From time to time, we use our fictitious legal team at Sunderland Manufacturing to illustrate the challenges real in-house departments face. Previously, the Sunderland legal team has dealt with the opioid crisis, paying employees during natural disasters, and taming communications for litigation.
Sunderland Manufacturing General Counsel Jordan Powers drummed nails on her cherry wood desk, deep in thought. The sales department had hired a business development professional from a competitor, and the former employer sued the employee.
"Do you want to keep her?" Jason Parks, Sunderland's outside counsel, inquired. Jordan nodded slowly.
"She has years of experience. She exemplifies the qualities that the sales department wants in a leader, and they are really excited about having her on board. They are disappointed that we've had to bench her while this litigation is pending," Jordan said.
"Fortunately for her, the noncompete is subject to Oregon law," Jason said cheerfully.
"What's so great about Oregon law?" Jordan asked.
"In Oregon, the employer must inform the employee that a noncompete is required as a condition of employment in a written offer of employment at least two weeks before the employee's first day of work," Jason declared triumphantly.
"Why is that wonderful?" she questioned. Jason slid a letter across the desk. The employee's offer letter made no mention of the noncompete.
"They didn't tell her about the noncompete until a month after she started work," Jason grinned.
Jordan was still worried. "Until a court ruled on the unenforceability, it would be risky to put her to work as if no agreement existed," she noted. "The former employer could potentially sue for monetary damages and sue Sunderland for tortious interference with the employee's noncompete agreement."
"Unless," he said with a gleam in his eye, "we file a temporary restraining order, or TRO, against the former employer. It's an unusual step since normally it's the former employer who is filing the TRO against the employee, but it can be done."
Courts generally dislike the restraint on trade inherent in noncompete agreements. The treatment of noncompete agreements is state and country specific, so when tackling a noncompete, a critical first step is understanding how the applicable jurisdiction views these agreements. For example:
- Asia-Pacific countries generally disfavor restraints on trade as a matter of public policy. Noncompete agreements for longer than six months are enforced in exceptional circumstances in Hong Kong, whereas they can be enforceable for up to two years in China. Malaysia prohibits noncompete agreements except under very limited statutory exception (e.g., the sale of a business). In Taiwan, adequate consideration constitutes at least 50 percent of the employee's average wage as of the termination date and must be sufficient to support the employee's financial needs during the period of restriction. Generally, if enforced at all, in Asia-Pacific, noncompete agreements must be:
- Reasonable (a fact-specific inquiry);
- Supported by adequate consideration, and,
- Protect a legitimate business interest.

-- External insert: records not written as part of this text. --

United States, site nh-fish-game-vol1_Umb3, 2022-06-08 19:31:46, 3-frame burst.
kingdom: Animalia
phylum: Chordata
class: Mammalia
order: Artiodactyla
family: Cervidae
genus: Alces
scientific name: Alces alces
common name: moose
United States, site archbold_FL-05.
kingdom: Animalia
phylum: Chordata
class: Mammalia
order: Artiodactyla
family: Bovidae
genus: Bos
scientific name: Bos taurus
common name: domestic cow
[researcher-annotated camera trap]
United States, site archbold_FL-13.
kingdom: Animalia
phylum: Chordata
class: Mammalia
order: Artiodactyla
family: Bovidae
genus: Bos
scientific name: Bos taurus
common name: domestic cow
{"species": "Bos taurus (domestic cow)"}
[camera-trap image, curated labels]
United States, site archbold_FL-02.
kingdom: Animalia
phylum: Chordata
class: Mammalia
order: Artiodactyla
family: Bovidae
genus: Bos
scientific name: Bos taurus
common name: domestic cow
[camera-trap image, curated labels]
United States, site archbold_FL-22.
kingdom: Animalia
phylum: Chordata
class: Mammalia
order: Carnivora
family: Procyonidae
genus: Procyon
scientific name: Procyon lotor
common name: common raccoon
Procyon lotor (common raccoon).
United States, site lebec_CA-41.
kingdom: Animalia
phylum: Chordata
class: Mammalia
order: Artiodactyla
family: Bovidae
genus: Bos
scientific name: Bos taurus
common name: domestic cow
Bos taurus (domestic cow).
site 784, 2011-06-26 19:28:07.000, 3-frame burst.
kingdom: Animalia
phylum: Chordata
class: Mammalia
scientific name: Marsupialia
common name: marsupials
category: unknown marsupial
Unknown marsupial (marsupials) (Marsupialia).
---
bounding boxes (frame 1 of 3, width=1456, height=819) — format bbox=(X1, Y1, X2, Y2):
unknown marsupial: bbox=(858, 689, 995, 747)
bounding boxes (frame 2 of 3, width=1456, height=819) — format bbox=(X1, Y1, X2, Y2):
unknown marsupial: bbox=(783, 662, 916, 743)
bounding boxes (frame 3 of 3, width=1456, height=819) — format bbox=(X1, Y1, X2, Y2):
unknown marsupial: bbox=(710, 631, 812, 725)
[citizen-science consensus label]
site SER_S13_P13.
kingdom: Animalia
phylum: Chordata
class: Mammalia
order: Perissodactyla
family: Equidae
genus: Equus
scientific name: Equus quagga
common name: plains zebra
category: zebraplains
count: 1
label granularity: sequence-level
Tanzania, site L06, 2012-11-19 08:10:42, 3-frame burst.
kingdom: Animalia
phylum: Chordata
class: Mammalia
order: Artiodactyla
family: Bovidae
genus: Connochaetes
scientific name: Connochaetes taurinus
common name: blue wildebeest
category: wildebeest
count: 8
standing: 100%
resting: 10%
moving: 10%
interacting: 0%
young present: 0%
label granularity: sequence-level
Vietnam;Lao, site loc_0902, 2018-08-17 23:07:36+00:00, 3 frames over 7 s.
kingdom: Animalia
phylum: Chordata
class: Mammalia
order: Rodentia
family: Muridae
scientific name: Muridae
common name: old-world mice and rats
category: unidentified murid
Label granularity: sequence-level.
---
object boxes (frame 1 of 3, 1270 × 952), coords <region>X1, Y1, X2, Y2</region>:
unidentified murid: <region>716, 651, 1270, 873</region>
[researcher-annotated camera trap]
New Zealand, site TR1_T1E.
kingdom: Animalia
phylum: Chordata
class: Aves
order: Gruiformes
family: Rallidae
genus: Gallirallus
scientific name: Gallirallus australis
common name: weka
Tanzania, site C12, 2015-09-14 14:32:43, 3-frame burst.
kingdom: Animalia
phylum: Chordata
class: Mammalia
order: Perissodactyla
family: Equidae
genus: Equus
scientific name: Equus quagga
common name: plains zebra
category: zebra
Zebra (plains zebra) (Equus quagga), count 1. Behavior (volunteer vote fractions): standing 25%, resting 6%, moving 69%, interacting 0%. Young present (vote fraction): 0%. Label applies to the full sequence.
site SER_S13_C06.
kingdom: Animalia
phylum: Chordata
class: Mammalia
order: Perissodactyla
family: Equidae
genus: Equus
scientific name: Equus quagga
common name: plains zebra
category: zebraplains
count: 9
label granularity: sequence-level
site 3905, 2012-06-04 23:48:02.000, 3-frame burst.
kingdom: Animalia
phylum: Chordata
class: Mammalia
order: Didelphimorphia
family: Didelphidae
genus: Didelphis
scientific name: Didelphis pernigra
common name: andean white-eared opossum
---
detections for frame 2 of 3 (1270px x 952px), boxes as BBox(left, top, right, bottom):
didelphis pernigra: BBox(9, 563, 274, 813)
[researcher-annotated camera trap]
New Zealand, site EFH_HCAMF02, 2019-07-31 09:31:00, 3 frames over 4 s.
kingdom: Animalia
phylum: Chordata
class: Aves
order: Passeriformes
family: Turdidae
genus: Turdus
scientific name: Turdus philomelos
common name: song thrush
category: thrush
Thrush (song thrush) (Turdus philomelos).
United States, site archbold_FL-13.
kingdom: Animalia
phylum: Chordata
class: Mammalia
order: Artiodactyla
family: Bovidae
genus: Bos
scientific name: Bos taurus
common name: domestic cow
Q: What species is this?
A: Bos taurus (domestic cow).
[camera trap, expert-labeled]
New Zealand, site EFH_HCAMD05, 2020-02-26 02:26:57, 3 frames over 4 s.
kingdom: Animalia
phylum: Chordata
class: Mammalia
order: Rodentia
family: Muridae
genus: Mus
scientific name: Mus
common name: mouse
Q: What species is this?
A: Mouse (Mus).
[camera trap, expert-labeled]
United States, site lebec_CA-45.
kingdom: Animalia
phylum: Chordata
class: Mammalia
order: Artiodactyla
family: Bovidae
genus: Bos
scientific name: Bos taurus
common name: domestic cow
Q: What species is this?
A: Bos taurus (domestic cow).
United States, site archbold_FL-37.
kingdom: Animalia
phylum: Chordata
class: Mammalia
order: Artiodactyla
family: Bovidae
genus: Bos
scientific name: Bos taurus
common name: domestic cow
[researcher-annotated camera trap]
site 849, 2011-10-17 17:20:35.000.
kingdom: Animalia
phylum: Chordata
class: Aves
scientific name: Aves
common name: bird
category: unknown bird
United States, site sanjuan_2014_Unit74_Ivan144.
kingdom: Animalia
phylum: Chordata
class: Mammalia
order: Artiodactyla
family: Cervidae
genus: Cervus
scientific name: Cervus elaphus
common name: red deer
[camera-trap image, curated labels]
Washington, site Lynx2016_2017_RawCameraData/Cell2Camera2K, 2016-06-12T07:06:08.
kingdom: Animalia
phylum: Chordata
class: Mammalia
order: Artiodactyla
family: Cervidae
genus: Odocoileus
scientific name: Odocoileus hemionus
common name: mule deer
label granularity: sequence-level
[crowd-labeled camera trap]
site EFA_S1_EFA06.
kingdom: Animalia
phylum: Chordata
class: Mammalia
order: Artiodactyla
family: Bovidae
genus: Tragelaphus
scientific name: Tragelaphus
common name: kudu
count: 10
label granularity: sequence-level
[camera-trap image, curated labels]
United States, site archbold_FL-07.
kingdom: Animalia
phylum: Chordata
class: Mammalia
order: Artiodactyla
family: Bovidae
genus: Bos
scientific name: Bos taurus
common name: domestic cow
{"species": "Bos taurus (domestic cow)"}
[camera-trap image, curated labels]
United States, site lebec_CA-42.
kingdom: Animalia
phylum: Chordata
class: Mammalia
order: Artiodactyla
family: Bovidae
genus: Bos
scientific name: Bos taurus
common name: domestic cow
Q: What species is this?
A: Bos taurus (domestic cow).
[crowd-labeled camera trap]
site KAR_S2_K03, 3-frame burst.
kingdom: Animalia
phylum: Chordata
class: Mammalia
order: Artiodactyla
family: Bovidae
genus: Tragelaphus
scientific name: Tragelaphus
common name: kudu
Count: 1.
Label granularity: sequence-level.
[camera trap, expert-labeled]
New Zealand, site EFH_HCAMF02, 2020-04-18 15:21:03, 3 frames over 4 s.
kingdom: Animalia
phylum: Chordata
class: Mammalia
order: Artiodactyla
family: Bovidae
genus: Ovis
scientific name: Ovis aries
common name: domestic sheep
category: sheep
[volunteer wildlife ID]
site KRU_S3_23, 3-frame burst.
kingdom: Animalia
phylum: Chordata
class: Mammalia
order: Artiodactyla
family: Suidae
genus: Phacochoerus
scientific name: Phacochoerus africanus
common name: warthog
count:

- Most states in the United States permit noncompete agreements. These agreements are void in California, North Dakota, and Oklahoma. Idaho, Massachusetts, Minnesota, Oregon, and Utah, and have more restrictive requirements than most other states;
- European countries are more restrictive than the United States, and significantly limit the enforcement of noncompete agreements. Many countries require independent consideration. For example, Belgium requires consideration to be half the employees gross wage, and Germany requires consideration to be at least half the employee's total compensation (including benefits).
- In some countries in Africa and the Middle East, noncompete agreements can be signed upon the employee's departure from the company. Nigeria begins with a presumption that noncompete agreements are prima facie unenforceable, and enforceability becomes a hill for the employer to climb. Common law governs noncompete agreements in Uganda, and such restrictions must be reasonable in respect to the interests of parties and the interest of the public. Although the United Arab Emirates (UAE) recognizes noncompete provisions, they are difficult to enforce and no injunctive relief is afforded.
In the United States, it is not unusual for a former employer to seek a TRO or preliminary injunction to enjoin an employee now working for a competitor. It is less common for the employee to seek a TRO or injunction against the former employer, but it can be done.
If an employee faces imminent termination from her new employment because of the noncompete or is professionally sidelined or blackballed in ways that cannot be compensable with money damages, then there may be grounds for filing a TRO and seeking an injunction thereafter. Courts typically consider four factors in preliminary injunctions:
- The Movant's likelihood of success on the merits;
- The threat of irreparable harm;
- The balance of harm to the parties; and,
- The public interest: Noncompetes are disfavored as restraints on trade and there is a strong public interest in preserving and fostering business competition, especially regarding a person's right to earn a living.
Even if the TRO is not granted, an early ruling on the validity of the noncompete agreement (as in Sunderland's case, where the noncompete appears invalid) can be instructive and effective in driving the case to resolution. Because a TRO is not dispositive, the most a court may find is that based on the evidence before the court at that point in the case (often scant because discovery may not have commenced), a party has a fair likelihood of success on the merits.
If the case does not improve for the party on the losing end of that initial finding, especially after the employee's deposition or the depositions of key witnesses, the initial ruling can be instrumental in driving the case to early resolution through mediation or partial summary judgment.